Se continuiamo a sostenere l'Ucraina, che è tecnicamente sconfitta, la condanniamo forse, addirittura, alla sparizione. Ecco, che una pace giusta e duratura, lo ribadisco, deve essere quella che arriva in Europa a fare pace tra europei, non a subire le condizioni dettate dagli anglo-americani. Che interesse abbiamo, noi, a continuare, come europei, a soggiacere agli interessi degli Stati Uniti d'America, che hanno le basi sul nostro territorio dopo 80 anni? E senza neppure condizioni di reciprocità, perché io non vedo caserme degli alpini in Oklahoma, o nel Montana, ma le basi militari americane qui ci sono e continuano a esserci. La vera pace giusta e duratura costerà dei sacrifici. A quel punto, se riuscissimo a fermare la Russia sugli obiettivi dichiarati, chiederemmo che ci sia il ristoro per i danni fatti ulteriormente, ma purtroppo lo status quo determinato secondo il conflitto non può più vedere una reversibilità. Davanti a un dispositivo che chiede quindi pace giusta e duratura ricordo sempre Giovanni Paolo II che diceva 'l'Europa ha due polmoni, uno di questi è la civiltà, la cultura russa'. Noi riteniamo che bisogna uscire dalla logica anglo-americana che vuole tenere l'Europa divisa tenendo i russi sempre oltre la cortina di ferro.

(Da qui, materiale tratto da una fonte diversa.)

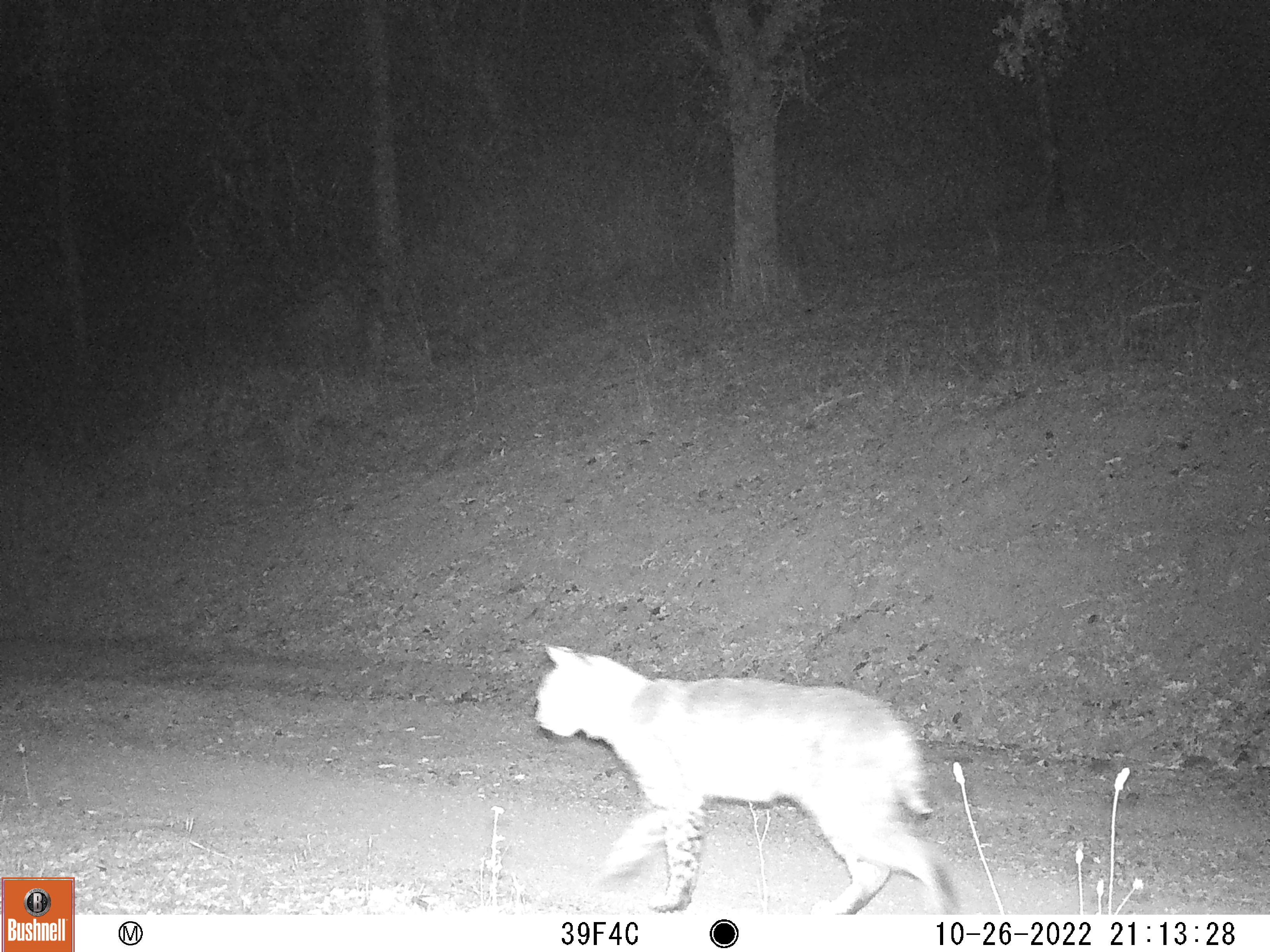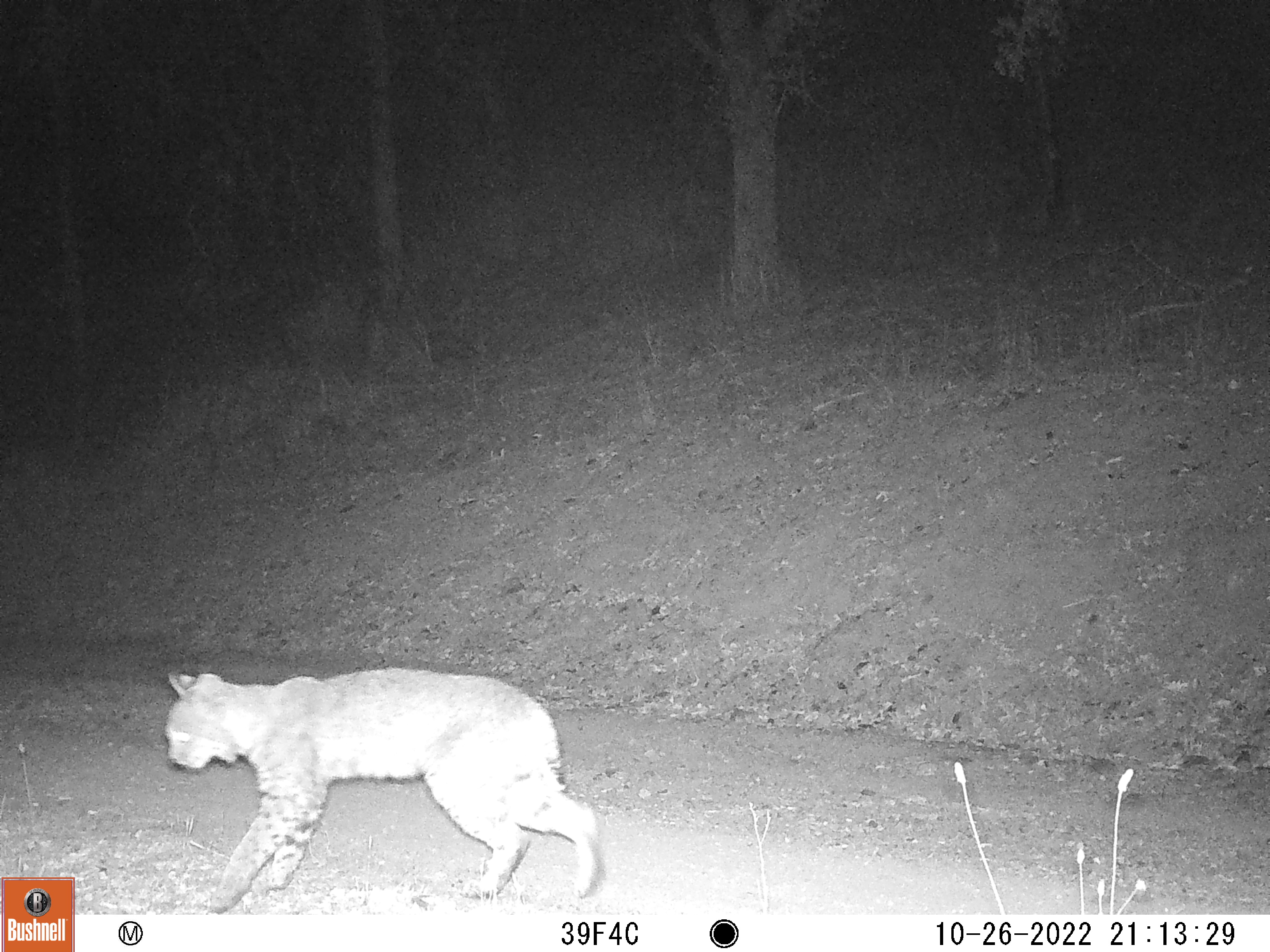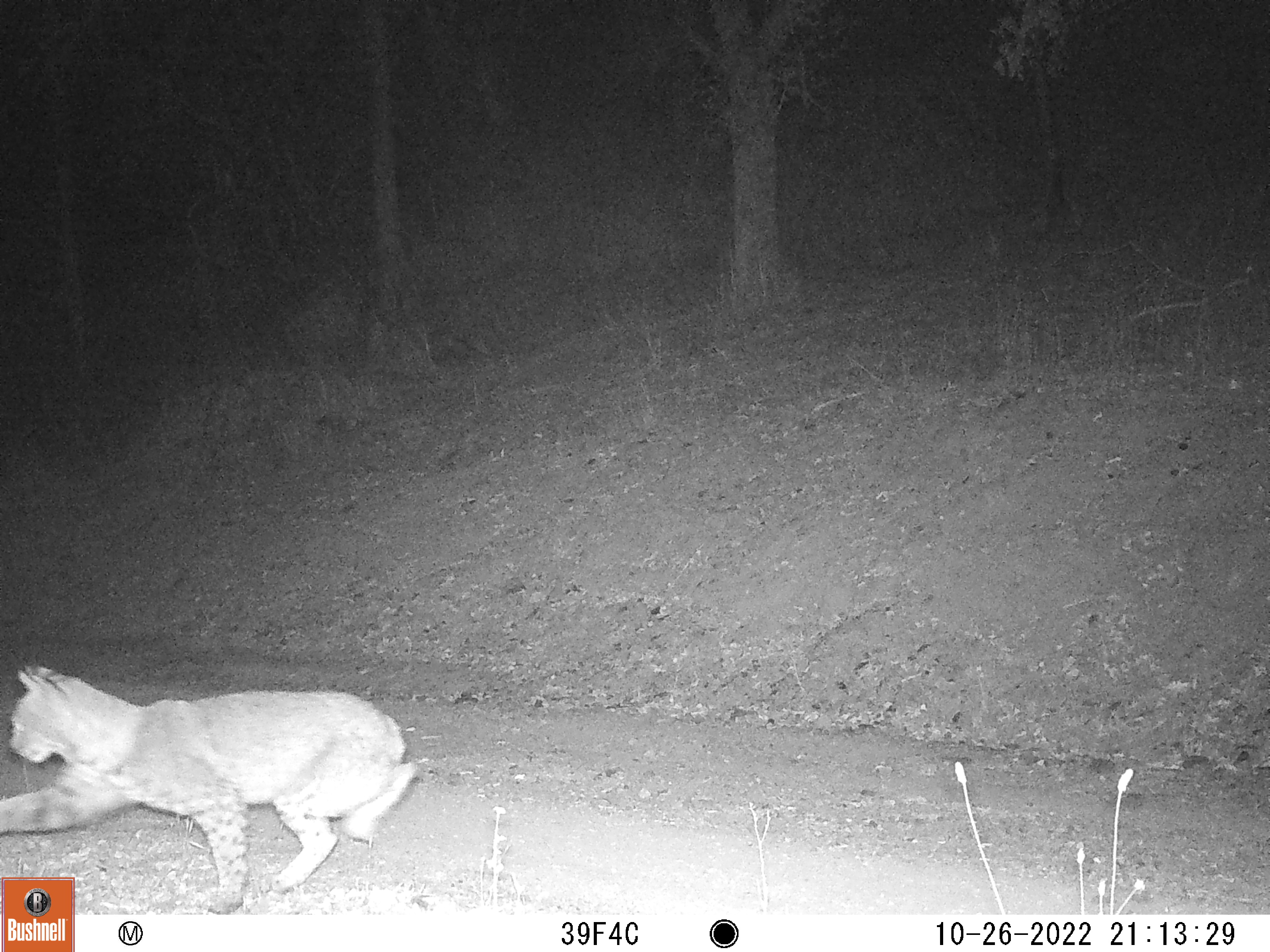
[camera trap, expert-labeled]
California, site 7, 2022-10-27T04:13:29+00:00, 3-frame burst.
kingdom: Animalia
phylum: Chordata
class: Mammalia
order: Carnivora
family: Felidae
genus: Lynx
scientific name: Lynx rufus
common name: bobcat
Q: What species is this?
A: Bobcat (Lynx rufus).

Così è stato dalla Prima guerra mondiale, così dalla Seconda guerra mondiale, così è stato durante tutta la guerra fredda e così oggi. Le talassocrazie, come si definiscono in termine tecnico, hanno come obiettivo fondamentale quello di separare la Russia dal resto d'Europa. Se continuiamo su questa strada, noi, ad una pace e ad una libertà nel nostro continente, per l'interesse dei nostri popoli, non arriveremo mai".